### THE REQUEST
Report how many of the lines below contain the word "ceiling". Give only the number.

### LISTED RECORDS

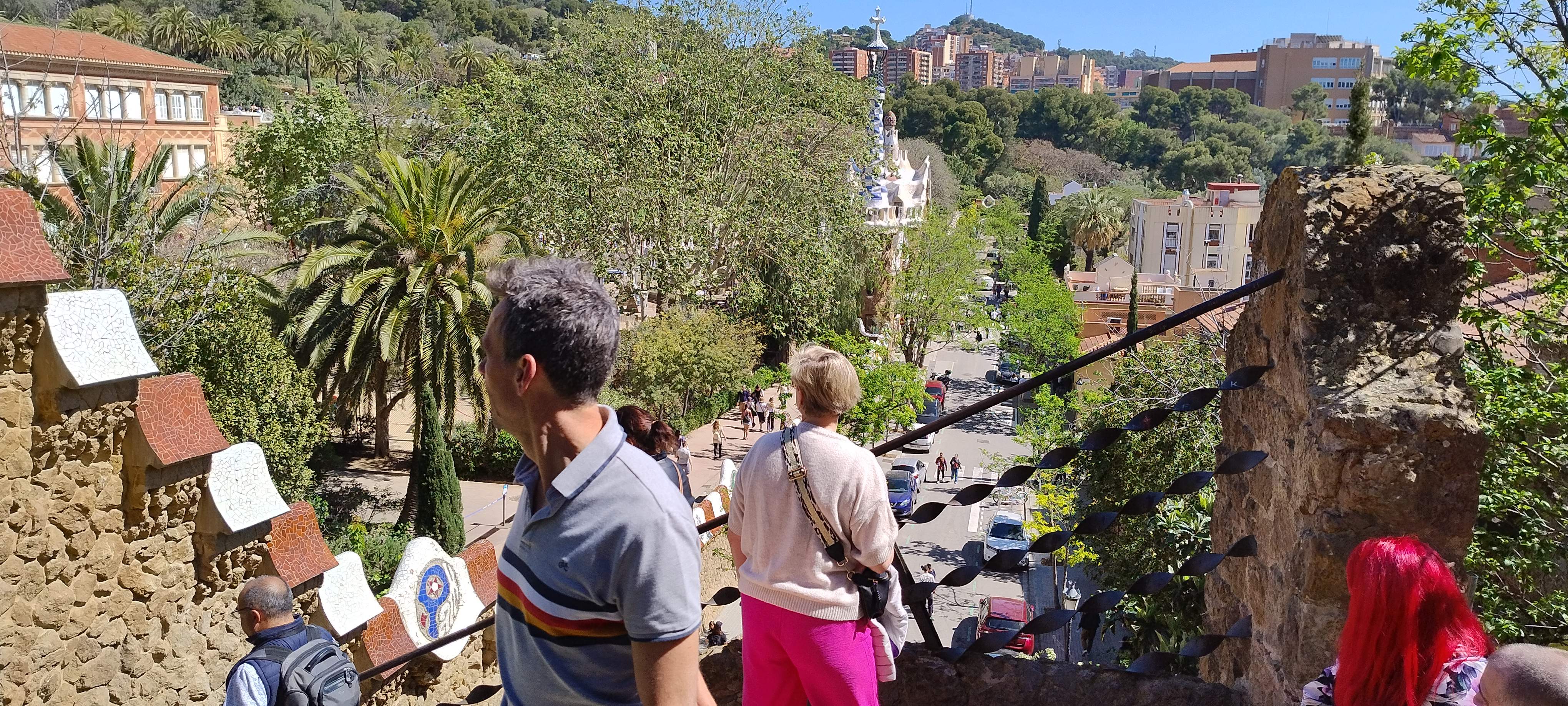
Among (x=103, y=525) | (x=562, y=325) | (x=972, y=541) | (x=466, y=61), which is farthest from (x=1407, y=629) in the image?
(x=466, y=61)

==

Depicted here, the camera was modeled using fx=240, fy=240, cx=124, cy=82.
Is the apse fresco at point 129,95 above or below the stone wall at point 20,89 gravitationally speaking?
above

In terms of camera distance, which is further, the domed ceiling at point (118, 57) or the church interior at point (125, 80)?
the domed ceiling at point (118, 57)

### WORKED ANSWER
2